PASSAGE SHOWN >>

These random wanderings and planned excursions have allowed me to interact with architecture and accidental sculptural objects.  They have created conversations within my practice that I am now exploring and will continue post residency here.  I spend time photography and field recording the sounds I encounter not always for later work but to use the process of recording as a way to explore the moments that I have experienced.  Some of these elements naturally appear in the work but sometimes it is me focusing on something that i see a metaphor amongst or pausing just so the brain absorbs and allows the senses to filter completely.  Though the sounds and visual elements are important it is all senses that inform my thoughts.  If only to have a machine to record the smells both pleasant and not so.  The aromas here are strong and really striking.

TASK INSTRUCTIONS >>
1. Please set down the part of the residency passage above that starts at "These random wanderings" and ends at "and really striking.", word for word.
2. Answer these from the residency passage above:
(a) What two kinds of things have the wanderings and excursions let the writer interact with?
(b) What would the writer like a machine to record?
(c) How does the writer describe the aromas there?
3. Write what follows the last sentence of the residency passage above, keeping its voice.

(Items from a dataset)
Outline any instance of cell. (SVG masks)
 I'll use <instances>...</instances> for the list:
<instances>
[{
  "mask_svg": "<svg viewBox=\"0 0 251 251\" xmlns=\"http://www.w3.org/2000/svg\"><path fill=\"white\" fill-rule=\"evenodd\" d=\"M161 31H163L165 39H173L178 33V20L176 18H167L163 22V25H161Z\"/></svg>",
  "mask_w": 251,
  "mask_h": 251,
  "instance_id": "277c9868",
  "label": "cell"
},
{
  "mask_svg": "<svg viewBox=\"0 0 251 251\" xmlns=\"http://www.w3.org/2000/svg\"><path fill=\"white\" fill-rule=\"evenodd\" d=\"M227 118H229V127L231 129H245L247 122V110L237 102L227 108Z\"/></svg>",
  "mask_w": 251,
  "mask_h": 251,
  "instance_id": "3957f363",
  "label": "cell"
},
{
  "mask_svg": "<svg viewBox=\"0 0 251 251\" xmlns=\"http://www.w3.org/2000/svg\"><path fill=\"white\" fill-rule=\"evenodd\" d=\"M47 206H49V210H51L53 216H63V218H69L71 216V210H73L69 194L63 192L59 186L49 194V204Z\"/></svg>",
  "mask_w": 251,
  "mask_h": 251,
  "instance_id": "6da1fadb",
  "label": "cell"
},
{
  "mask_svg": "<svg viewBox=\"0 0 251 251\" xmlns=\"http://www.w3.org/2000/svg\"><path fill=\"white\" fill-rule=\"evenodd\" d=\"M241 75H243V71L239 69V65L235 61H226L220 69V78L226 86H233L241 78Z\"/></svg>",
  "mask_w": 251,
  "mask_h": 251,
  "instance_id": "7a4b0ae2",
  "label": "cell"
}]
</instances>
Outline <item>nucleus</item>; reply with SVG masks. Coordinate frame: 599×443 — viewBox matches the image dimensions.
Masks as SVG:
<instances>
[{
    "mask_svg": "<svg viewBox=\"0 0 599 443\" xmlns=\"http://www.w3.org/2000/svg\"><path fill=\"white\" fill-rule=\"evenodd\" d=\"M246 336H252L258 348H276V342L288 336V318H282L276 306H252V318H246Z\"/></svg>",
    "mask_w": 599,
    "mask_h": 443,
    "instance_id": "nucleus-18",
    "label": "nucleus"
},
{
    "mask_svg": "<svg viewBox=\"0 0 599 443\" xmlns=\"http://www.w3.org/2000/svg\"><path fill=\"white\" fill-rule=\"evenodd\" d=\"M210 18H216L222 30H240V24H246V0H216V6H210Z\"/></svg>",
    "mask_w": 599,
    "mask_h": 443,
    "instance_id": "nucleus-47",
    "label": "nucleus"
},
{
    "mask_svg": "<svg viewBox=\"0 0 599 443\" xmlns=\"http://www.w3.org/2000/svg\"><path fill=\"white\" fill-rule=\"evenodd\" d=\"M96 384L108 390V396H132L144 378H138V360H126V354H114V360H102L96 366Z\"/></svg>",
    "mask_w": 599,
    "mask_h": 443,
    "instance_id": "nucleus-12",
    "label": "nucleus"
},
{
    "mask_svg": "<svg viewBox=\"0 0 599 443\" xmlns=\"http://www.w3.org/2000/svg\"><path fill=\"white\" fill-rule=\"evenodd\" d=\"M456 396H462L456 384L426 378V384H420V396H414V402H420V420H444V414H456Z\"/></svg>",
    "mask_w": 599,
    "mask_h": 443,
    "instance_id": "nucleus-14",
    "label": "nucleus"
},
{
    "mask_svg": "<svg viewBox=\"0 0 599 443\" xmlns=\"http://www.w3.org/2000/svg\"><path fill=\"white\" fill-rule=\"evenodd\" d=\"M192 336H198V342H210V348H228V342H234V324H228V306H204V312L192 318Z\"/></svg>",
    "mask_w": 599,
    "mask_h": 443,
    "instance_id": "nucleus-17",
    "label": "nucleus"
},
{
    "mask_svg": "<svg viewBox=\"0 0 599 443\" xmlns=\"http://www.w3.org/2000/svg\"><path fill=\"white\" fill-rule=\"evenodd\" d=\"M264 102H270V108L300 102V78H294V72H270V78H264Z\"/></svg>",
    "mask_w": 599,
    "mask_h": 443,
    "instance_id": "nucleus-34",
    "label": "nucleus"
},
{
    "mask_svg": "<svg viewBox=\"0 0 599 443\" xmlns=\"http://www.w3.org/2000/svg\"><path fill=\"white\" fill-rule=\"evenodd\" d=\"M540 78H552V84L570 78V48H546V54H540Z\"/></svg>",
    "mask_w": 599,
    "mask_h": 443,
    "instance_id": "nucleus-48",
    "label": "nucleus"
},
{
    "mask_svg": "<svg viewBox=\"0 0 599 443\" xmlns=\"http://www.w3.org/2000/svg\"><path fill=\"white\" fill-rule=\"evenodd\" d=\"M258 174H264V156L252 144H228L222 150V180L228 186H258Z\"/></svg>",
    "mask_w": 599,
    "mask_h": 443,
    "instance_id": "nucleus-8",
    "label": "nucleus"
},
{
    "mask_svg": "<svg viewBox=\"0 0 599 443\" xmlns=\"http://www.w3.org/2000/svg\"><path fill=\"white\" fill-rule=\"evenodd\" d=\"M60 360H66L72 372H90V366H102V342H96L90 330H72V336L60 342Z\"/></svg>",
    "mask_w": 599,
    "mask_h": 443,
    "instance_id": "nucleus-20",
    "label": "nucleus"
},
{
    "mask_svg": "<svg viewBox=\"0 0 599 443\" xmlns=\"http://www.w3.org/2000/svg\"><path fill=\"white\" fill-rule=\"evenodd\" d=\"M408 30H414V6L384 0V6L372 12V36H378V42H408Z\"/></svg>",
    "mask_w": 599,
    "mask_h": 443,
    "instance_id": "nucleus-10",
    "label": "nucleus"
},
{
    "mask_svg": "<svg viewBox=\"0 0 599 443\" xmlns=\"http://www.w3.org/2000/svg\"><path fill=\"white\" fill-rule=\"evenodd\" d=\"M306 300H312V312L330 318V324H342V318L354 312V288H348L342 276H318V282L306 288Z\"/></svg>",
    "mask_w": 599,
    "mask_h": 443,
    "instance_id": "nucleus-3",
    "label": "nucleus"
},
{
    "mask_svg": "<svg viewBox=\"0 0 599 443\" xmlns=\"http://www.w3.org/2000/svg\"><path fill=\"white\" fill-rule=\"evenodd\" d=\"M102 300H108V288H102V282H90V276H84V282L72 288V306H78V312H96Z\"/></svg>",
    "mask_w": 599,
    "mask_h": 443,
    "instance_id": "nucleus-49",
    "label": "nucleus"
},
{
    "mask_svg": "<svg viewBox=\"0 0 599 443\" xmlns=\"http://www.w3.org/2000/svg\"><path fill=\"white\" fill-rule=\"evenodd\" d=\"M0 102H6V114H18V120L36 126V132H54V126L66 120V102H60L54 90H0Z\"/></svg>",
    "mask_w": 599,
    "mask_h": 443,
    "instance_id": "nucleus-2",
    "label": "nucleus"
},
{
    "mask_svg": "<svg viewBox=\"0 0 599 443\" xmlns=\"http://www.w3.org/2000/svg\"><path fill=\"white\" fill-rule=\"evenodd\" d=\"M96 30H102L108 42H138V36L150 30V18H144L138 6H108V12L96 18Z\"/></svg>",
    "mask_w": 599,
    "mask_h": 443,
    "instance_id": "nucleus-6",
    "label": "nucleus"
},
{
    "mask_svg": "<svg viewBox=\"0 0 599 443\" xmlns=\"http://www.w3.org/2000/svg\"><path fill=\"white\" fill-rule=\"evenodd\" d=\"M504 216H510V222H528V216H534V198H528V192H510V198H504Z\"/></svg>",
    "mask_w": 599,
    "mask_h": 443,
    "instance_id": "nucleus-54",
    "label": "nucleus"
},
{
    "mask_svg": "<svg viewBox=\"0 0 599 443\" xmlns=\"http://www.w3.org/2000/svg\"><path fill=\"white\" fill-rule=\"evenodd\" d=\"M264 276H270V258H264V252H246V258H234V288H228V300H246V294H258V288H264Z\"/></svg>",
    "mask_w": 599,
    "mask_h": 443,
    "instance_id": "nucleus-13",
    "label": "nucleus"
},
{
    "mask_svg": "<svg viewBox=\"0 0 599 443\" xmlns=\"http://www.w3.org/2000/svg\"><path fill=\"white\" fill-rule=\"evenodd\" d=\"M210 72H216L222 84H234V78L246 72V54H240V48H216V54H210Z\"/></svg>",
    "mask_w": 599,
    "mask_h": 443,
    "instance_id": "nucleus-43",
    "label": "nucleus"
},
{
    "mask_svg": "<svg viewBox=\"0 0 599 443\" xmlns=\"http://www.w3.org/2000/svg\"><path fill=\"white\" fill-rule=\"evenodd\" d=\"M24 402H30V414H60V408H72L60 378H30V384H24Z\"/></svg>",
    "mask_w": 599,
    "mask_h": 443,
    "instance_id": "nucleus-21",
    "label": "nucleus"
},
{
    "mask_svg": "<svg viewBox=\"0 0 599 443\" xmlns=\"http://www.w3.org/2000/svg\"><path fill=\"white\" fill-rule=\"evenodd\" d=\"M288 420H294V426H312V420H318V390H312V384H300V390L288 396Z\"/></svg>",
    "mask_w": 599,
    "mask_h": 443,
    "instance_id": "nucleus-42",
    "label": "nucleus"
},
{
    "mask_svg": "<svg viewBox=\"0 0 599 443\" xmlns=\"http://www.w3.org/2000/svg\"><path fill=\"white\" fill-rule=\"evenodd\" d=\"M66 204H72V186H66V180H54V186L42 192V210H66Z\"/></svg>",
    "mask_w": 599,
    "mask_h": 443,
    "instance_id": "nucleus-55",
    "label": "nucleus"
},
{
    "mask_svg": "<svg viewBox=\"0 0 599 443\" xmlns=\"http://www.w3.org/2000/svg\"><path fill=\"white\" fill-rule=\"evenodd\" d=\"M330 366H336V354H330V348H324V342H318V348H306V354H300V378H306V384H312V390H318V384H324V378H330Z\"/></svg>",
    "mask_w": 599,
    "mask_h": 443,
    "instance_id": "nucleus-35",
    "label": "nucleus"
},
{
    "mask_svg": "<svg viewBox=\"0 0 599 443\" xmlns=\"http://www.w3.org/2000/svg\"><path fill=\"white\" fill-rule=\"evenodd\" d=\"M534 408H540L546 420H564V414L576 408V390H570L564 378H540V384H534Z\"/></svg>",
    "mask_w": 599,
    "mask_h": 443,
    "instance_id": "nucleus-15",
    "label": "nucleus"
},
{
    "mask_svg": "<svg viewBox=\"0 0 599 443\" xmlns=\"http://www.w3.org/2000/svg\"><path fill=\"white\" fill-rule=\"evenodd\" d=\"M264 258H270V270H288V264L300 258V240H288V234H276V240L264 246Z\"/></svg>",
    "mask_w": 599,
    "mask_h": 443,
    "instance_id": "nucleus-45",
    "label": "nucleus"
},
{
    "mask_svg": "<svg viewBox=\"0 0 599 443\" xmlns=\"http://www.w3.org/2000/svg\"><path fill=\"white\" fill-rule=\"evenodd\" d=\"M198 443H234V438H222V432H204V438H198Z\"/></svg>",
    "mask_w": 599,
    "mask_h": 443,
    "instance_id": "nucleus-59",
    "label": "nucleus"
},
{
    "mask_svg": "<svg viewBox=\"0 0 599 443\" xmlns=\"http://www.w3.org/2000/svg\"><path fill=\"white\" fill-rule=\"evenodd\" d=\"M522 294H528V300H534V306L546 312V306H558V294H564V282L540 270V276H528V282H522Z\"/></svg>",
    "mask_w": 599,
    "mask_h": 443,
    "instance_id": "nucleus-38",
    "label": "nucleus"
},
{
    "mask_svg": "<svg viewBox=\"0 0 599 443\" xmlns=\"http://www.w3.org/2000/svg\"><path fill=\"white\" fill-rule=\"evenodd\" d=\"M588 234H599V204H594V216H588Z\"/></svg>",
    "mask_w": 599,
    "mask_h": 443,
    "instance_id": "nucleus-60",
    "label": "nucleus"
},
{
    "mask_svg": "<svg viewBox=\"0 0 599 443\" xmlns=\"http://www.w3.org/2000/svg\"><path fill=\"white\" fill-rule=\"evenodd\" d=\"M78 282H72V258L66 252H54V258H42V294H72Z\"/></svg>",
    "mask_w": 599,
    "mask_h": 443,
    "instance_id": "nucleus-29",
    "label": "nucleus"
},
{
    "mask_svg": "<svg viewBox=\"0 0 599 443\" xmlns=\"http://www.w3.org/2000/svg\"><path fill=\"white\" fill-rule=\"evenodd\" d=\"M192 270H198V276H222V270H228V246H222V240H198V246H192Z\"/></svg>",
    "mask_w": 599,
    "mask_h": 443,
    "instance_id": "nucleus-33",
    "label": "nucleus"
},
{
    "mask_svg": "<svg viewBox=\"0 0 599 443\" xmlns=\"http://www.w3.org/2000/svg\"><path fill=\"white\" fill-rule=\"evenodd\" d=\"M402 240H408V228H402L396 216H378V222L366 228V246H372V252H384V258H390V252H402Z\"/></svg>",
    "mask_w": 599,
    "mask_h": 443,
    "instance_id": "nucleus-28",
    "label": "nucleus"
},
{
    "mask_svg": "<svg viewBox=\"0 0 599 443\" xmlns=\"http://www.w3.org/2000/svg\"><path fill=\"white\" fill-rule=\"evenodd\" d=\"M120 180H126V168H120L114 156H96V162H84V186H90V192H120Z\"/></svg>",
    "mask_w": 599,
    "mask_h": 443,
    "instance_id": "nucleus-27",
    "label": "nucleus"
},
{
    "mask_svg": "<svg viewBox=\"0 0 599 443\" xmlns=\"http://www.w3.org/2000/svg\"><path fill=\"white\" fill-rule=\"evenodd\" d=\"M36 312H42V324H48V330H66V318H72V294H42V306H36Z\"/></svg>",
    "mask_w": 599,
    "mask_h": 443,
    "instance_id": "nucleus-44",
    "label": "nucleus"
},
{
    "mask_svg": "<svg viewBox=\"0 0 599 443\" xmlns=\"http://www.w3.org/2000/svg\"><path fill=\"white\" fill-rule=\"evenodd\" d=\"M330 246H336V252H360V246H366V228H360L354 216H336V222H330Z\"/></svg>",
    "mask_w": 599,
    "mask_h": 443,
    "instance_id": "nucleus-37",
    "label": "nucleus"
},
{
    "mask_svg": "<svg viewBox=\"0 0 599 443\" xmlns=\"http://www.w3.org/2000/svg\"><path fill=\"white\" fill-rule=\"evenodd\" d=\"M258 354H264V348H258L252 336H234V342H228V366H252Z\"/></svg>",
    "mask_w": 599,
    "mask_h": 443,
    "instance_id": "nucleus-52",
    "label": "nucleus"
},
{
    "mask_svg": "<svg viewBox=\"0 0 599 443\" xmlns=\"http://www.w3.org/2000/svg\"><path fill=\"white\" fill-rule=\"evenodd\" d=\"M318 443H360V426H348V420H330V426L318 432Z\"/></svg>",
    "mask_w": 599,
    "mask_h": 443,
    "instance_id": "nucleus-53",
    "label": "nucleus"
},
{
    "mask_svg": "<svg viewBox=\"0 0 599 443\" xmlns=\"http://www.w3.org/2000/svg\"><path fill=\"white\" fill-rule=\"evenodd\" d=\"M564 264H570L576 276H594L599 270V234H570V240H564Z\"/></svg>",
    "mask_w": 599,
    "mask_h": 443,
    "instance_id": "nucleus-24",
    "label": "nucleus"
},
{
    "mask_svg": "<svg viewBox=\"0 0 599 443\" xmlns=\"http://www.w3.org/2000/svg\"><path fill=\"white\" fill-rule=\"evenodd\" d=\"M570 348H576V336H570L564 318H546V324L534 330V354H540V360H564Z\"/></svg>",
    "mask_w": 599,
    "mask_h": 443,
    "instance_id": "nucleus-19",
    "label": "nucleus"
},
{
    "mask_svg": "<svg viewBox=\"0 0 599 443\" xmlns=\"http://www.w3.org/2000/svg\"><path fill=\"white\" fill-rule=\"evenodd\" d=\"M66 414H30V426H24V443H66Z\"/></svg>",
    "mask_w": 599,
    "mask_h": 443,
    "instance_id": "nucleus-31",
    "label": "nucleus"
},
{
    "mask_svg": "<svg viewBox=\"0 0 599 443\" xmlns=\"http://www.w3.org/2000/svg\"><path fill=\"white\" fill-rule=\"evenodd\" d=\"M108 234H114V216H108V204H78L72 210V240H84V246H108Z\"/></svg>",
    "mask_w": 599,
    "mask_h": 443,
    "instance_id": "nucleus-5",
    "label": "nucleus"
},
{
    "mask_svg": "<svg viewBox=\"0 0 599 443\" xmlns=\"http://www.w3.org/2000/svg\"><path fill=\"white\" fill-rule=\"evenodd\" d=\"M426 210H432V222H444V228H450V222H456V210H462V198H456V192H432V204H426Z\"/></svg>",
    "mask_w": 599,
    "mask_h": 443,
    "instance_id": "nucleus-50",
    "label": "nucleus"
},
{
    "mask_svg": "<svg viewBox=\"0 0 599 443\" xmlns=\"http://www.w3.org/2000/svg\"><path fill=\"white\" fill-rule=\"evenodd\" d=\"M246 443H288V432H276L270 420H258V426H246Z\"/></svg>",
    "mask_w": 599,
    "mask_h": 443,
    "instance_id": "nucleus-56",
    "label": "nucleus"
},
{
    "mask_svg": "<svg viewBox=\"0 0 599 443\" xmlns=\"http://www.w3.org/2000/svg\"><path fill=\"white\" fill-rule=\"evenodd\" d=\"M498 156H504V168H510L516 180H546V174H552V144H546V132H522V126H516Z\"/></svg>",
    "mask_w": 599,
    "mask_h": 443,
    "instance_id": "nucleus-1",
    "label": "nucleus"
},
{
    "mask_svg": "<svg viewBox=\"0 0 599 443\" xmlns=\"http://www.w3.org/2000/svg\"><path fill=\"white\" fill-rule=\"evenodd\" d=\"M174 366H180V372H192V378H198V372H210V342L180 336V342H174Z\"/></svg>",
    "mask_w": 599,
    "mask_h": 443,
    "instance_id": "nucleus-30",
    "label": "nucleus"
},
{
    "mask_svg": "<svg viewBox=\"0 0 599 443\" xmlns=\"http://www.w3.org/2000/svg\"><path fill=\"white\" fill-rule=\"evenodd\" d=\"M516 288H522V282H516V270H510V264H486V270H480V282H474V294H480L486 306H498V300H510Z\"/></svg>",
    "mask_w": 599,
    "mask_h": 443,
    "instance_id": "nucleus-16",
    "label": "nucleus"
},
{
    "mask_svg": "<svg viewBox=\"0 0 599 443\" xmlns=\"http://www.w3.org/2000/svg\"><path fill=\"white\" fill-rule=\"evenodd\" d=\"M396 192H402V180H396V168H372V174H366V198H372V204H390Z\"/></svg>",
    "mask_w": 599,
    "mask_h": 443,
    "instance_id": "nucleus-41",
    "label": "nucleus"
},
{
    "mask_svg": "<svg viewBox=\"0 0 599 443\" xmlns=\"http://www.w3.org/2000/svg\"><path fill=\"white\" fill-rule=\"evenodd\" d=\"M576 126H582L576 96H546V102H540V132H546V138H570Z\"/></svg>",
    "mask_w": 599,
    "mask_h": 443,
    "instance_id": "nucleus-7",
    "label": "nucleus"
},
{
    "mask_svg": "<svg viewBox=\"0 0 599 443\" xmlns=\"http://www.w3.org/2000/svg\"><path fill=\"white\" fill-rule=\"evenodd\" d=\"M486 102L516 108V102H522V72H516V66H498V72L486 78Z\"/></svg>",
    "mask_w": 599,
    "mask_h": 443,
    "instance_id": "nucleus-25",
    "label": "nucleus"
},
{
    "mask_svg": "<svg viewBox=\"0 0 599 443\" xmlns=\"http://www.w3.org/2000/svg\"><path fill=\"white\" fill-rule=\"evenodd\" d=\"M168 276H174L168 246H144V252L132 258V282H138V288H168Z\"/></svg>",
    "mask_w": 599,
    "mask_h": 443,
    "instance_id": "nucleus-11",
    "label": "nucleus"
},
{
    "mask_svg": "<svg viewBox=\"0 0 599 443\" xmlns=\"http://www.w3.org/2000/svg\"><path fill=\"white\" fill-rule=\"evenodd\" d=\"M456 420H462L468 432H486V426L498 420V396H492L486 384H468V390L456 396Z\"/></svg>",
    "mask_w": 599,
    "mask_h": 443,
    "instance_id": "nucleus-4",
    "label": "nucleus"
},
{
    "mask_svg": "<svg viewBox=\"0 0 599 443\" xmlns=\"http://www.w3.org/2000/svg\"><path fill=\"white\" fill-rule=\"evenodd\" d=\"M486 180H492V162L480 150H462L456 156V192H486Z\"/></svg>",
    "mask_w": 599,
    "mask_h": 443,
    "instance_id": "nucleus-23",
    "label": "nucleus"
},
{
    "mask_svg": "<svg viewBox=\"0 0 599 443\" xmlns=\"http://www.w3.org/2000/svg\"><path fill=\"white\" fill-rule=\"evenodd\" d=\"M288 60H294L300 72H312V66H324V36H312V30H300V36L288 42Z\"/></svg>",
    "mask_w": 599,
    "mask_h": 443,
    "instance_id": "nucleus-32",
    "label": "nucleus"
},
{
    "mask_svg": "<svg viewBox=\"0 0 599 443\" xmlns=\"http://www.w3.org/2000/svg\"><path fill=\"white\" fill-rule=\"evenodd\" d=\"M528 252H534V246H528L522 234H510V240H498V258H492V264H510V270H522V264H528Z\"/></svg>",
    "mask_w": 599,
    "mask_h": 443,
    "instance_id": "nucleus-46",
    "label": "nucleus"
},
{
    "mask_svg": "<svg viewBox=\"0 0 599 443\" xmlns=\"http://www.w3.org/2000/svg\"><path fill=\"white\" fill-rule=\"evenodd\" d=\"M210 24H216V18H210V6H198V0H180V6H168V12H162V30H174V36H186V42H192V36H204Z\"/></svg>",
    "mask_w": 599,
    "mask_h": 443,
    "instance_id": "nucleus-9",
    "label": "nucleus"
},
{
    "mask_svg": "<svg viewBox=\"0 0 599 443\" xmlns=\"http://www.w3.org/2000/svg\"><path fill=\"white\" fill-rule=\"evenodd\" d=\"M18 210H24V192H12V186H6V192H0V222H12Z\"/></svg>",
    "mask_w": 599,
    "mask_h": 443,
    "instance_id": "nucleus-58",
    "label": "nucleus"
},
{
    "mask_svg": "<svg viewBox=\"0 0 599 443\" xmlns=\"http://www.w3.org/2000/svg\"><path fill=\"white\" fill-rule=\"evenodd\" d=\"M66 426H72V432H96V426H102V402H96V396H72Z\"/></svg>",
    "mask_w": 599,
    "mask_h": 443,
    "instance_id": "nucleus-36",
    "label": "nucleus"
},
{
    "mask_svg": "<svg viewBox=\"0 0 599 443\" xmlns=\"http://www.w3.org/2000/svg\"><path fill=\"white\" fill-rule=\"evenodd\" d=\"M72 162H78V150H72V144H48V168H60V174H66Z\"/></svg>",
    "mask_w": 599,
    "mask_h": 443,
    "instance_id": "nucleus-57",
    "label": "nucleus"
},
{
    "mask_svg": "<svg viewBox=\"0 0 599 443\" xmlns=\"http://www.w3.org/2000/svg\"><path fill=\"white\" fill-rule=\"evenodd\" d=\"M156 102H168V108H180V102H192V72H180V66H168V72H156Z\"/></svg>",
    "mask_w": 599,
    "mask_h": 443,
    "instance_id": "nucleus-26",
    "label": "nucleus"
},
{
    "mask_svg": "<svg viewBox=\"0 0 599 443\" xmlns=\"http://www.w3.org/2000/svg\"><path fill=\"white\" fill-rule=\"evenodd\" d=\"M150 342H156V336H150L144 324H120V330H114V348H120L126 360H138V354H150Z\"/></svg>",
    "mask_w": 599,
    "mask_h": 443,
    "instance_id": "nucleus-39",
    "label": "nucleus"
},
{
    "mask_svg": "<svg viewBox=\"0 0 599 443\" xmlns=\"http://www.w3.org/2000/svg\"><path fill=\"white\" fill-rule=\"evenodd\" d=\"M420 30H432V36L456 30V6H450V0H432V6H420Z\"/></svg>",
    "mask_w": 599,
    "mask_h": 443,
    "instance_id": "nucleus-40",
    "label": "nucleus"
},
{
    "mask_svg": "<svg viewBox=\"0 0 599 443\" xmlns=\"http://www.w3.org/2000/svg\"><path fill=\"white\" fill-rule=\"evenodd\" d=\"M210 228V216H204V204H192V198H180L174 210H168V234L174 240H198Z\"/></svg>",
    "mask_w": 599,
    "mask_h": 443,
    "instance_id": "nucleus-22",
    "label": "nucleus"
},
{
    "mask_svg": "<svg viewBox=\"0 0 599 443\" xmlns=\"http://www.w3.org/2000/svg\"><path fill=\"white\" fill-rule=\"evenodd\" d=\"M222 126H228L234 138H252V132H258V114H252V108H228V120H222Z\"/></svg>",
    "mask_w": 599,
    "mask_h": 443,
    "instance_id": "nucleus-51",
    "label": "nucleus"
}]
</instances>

ANSWERS TO THE EXERCISES >>
1.
These random wanderings and planned excursions have allowed me to interact with architecture and accidental sculptural objects.  They have created conversations within my practice that I am now exploring and will continue post residency here.  I spend time photography and field recording the sounds I encounter not always for later work but to use the process of recording as a way to explore the moments that I have experienced.  Some of these elements naturally appear in the work but sometimes it is me focusing on something that i see a metaphor amongst or pausing just so the brain absorbs and allows the senses to filter completely.  Though the sounds and visual elements are important it is all senses that inform my thoughts.  If only to have a machine to record the smells both pleasant and not so.  The aromas here are strong and really striking.

2.
(a) Architecture and accidental sculptural objects.
(b) The smells, both pleasant and not so.
(c) As strong and really striking.

3.
Certain themes are constant within my travels such as looking through but seeing behind in reflective moments or the attraction to controlled and protected spaces.  Here especially where traffic cones are not so common the ways in which people mark space is intriguing.  One thought that is common with my travels here though is to do with vacancy as a positive.  The building of vacancy, i.e. in the sense of building glass and marble buildings that seems to be for something that only they know about.  With these buildings not necessarily fitting into the landscape rather standing alone amongst the tower blocks of Soviet era.  I see these new buildings a positive in one sense and nod to a new era or at least optimism.  This in comparison in other cities that I have lived recently where new construction has stopped.

As for work I am currently working on a new digital work, a step on from the Athens Arrival work I made in Greece last year and also some new photo and sculptural works.  These are all due to be exhibited in the Museum of Modern Art here in a couple of weeks.  So for now the walks and excursions are more precise and studio time has increased.  I will update from the studio in a few days prior to the show.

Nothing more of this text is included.